> [Task]: This task calls for copying every line in the data below that contains the word "site".

Start of Data provided

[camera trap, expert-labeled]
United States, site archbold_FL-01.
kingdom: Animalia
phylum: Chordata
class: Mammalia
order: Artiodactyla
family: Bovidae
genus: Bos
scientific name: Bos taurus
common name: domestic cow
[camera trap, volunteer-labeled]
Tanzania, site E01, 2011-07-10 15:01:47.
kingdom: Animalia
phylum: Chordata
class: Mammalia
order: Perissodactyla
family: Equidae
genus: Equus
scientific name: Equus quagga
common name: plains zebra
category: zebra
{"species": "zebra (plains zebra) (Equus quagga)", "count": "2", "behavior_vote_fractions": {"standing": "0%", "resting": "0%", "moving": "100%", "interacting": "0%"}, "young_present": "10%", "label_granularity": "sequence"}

End of Data provided
Start of Data provided

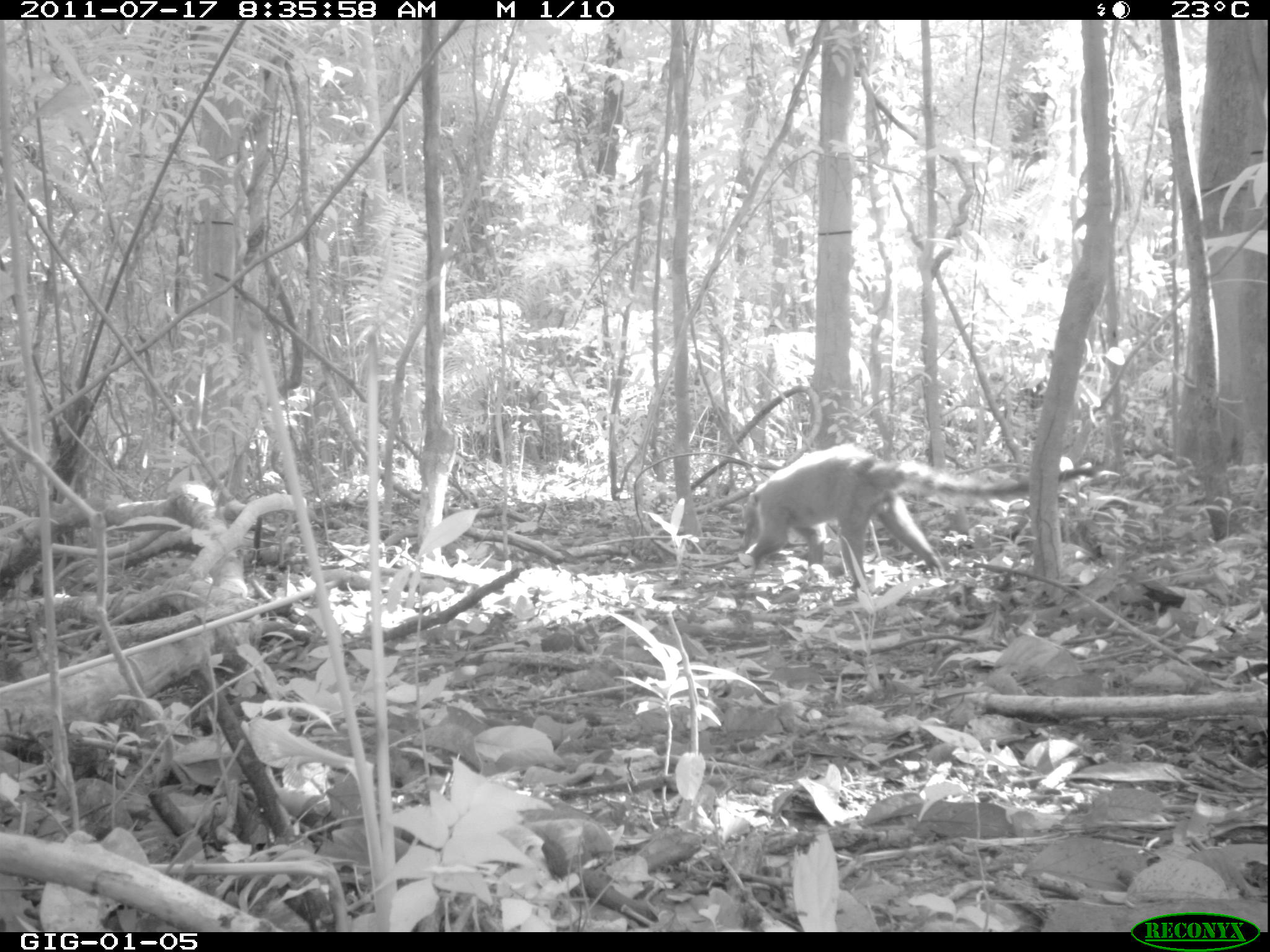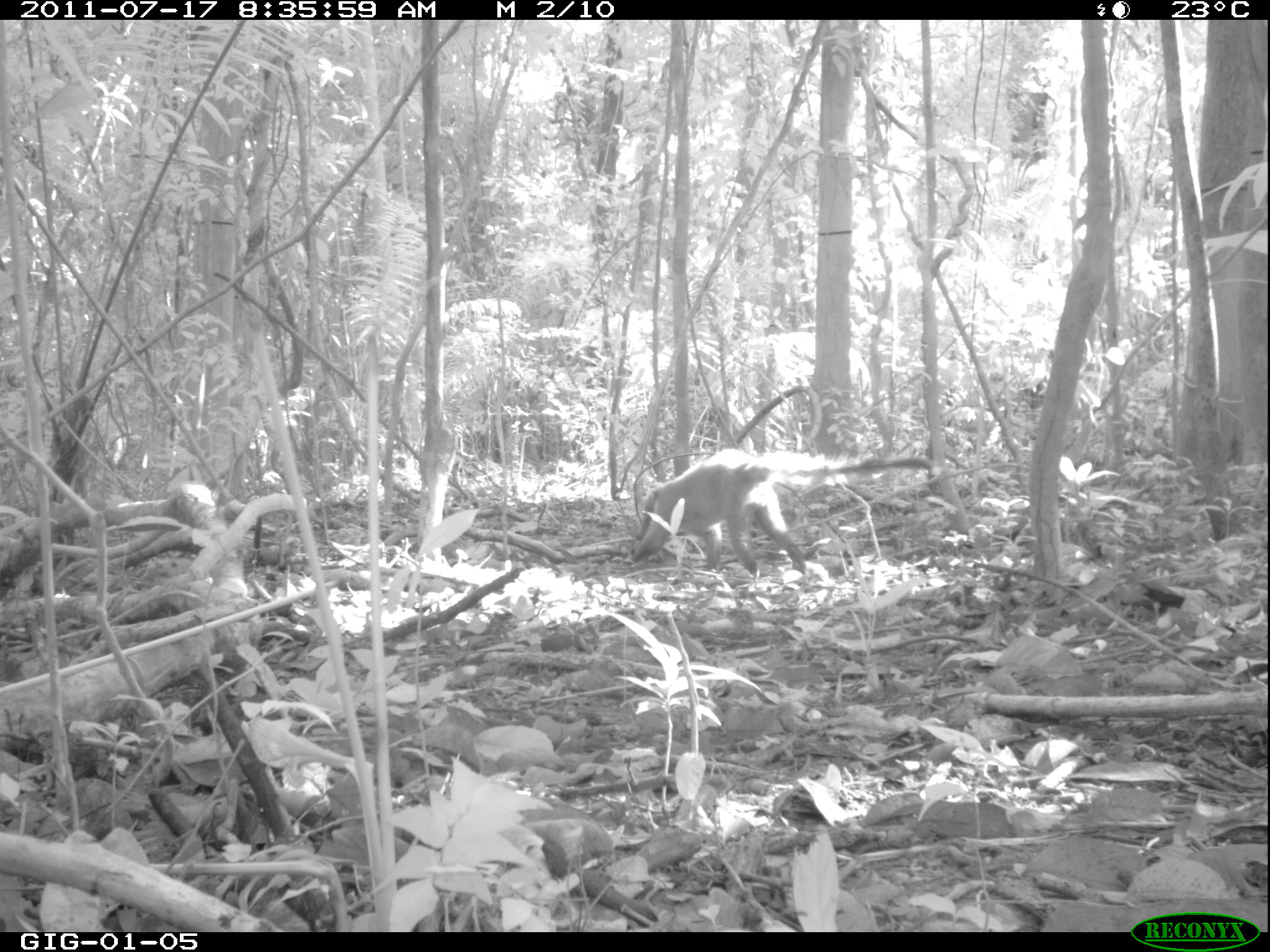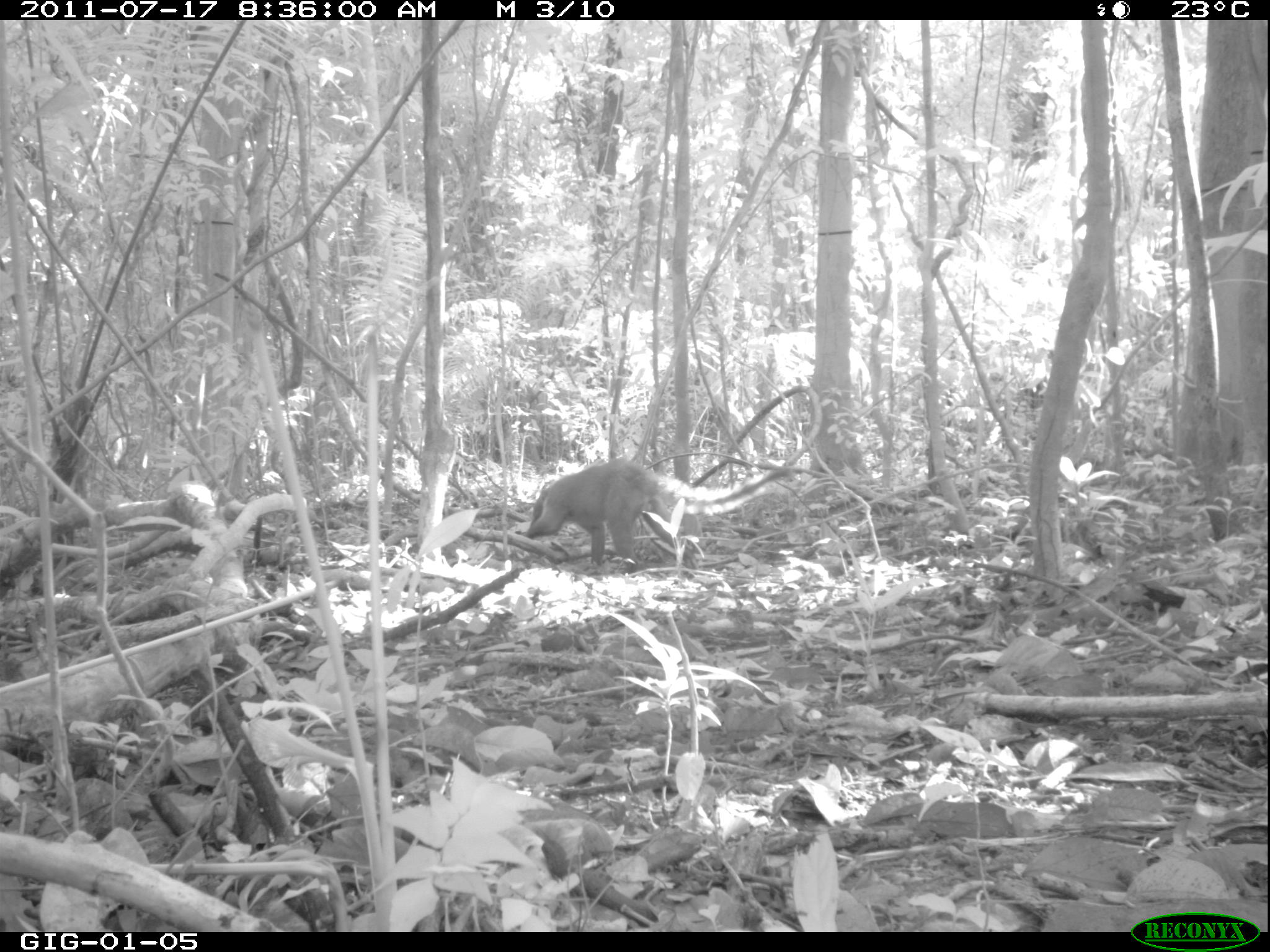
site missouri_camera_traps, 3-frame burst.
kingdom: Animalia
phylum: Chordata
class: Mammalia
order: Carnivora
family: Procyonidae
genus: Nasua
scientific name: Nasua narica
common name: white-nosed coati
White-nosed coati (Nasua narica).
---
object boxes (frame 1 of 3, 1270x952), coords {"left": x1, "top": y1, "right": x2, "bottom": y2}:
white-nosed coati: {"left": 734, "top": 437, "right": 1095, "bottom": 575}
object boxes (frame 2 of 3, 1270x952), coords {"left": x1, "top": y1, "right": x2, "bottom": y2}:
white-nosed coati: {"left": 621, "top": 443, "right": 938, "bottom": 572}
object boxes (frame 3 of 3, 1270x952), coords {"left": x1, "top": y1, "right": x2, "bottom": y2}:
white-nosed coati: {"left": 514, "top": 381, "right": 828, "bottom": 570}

End of Data provided

> [Reply to the task]:
United States, site archbold_FL-01.
Tanzania, site E01, 2011-07-10 15:01:47.
site missouri_camera_traps, 3-frame burst.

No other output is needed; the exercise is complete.